Concrete, I need the timestamp, the filename and the file content. Is there a way to do this with the ExecutionEnvironment?

Cheers,
Ronny

Ronny Bräunlich

Re: Get file metadata

Hi Robert,

thank you for your quick answer.

Just one additional question:

When I use the ExecutionEnvironment like this: DataSource<String> files = env.readTextFile("file:///Users/me/path/to/file/dir“);

Shouldn’t it read all the files in dir? I have three .json files there but when I print the result, nothing is shown.

Cheers,

Ronny

Am 01.07.2015 um 11:35 schrieb Robert Metzger <[hidden email]>:

Hi Ronny,

check out this answer on SO: http://stackoverflow.com/questions/30599616/create-objects-from-input-files-in-apache-flink
It is a similar use case ... I guess you can get the metadata from the input split as well.

On Wed, Jul 1, 2015 at 11:30 AM, Ronny Bräunlich <[hidden email]> wrote:
Hello,

I want to read a file containing textfiles with Flink.
As I already found out I can simply point the environment to the directory and it will read all the files.
What I couldn’t find out is if it’s possible to keep the file metadata somehow.
Concrete, I need the timestamp, the filename and the file content. Is there a way to do this with the ExecutionEnvironment?

Cheers,
Ronny

Ronny Bräunlich

Re: Get file metadata

In reply to this post by rmetzger0

Hi Robert,

just ignore my previous question.

My files started with underscore and I just found out that FileInputFormat does filter for underscores in acceptFile().

Cheers,

Ronny

Am 01.07.2015 um 11:35 schrieb Robert Metzger <[hidden email]>:

Hi Ronny,

check out this answer on SO: http://stackoverflow.com/questions/30599616/create-objects-from-input-files-in-apache-flink
It is a similar use case ... I guess you can get the metadata from the input split as well.

On Wed, Jul 1, 2015 at 11:30 AM, Ronny Bräunlich <[hidden email]> wrote:
Hello,

I want to read a file containing textfiles with Flink.
As I already found out I can simply point the environment to the directory and it will read all the files.
What I couldn’t find out is if it’s possible to keep the file metadata somehow.
Concrete, I need the timestamp, the filename and the file content. Is there a way to do this with the ExecutionEnvironment?

Cheers,
Ronny

rmetzger0

Re: Get file metadata

Okay. We filter files starting with underscores because that is the same behavior as Hadoop.

Hadoop is always creating some underscore files, so when reading results of a MapReduce job, Flink would read these files.

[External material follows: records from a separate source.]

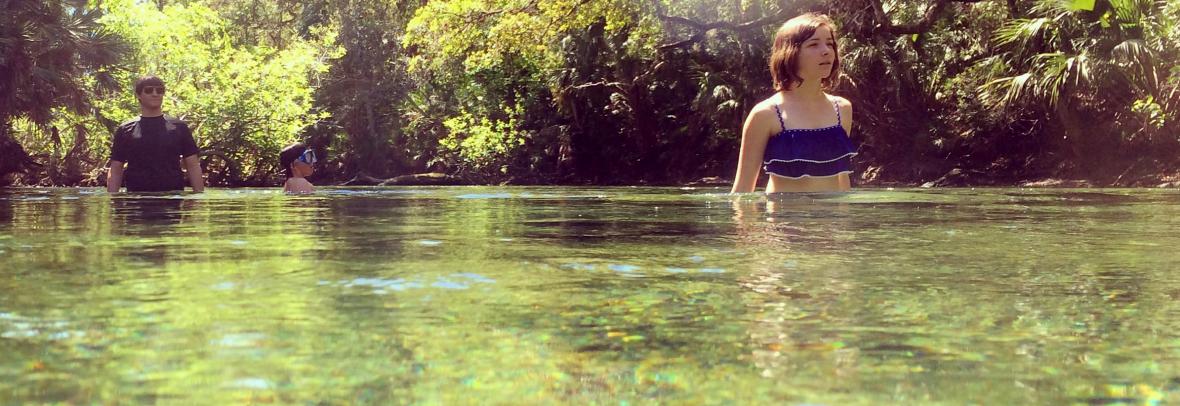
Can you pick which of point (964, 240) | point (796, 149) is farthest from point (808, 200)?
point (964, 240)

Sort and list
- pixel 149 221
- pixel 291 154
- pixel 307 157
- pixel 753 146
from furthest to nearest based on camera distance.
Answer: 1. pixel 291 154
2. pixel 307 157
3. pixel 753 146
4. pixel 149 221

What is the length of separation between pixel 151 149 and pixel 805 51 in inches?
236

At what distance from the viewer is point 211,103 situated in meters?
32.9

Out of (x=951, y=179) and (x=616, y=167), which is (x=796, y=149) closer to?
(x=951, y=179)

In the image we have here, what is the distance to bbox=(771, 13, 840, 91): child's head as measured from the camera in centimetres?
794

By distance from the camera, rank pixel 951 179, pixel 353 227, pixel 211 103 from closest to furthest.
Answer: pixel 353 227 < pixel 951 179 < pixel 211 103

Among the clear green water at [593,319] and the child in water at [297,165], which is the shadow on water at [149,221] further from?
the child in water at [297,165]

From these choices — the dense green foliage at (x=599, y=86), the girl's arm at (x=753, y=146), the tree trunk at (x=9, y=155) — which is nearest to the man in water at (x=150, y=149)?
the girl's arm at (x=753, y=146)

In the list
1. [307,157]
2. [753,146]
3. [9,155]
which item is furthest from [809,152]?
[9,155]

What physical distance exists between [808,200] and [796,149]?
390 millimetres

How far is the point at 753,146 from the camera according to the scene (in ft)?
27.0

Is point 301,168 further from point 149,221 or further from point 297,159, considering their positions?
point 149,221

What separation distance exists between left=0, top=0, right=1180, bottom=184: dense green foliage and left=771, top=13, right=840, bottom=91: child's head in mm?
13822

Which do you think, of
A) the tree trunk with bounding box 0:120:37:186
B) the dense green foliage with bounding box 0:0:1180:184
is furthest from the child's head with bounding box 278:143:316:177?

On Wed, Jul 1, 2015 at 12:15 PM, Ronny Bräunlich <[hidden email]> wrote:

Hi Robert,

just ignore my previous question.
My files started with underscore and I just found out that FileInputFormat does filter for underscores in acceptFile().

Cheers,
Ronny

Am 01.07.2015 um 11:35 schrieb Robert Metzger <[hidden email]>:

Hi Ronny,

check out this answer on SO: http://stackoverflow.com/questions/30599616/create-objects-from-input-files-in-apache-flink
It is a similar use case ... I guess you can get the metadata from the input split as well.

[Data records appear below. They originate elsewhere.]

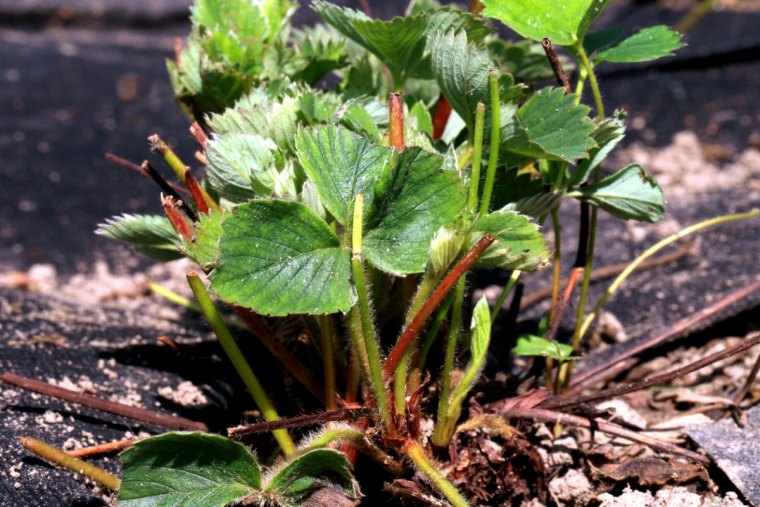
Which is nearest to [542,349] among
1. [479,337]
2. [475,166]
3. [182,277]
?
[479,337]

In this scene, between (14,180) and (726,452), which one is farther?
(14,180)

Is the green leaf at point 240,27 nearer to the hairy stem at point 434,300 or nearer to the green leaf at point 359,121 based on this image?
the green leaf at point 359,121

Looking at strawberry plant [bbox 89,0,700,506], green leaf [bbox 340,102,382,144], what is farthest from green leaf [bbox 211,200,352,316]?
green leaf [bbox 340,102,382,144]

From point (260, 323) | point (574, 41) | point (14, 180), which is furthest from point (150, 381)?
point (14, 180)

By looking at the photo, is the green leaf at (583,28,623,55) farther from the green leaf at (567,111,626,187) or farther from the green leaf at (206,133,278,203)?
the green leaf at (206,133,278,203)

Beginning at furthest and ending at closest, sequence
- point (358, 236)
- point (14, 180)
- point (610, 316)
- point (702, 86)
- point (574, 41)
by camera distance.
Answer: point (702, 86)
point (14, 180)
point (610, 316)
point (574, 41)
point (358, 236)

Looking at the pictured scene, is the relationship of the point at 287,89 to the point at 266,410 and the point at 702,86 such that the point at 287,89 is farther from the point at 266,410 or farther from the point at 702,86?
the point at 702,86

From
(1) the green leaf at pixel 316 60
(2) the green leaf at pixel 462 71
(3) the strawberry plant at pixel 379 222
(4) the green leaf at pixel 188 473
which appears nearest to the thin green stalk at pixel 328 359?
(3) the strawberry plant at pixel 379 222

On Wed, Jul 1, 2015 at 11:30 AM, Ronny Bräunlich <[hidden email]> wrote:
Hello,

I want to read a file containing textfiles with Flink.
As I already found out I can simply point the environment to the directory and it will read all the files.
What I couldn’t find out is if it’s possible to keep the file metadata somehow.
Concrete, I need the timestamp, the filename and the file content. Is there a way to do this with the ExecutionEnvironment?

Cheers,
Ronny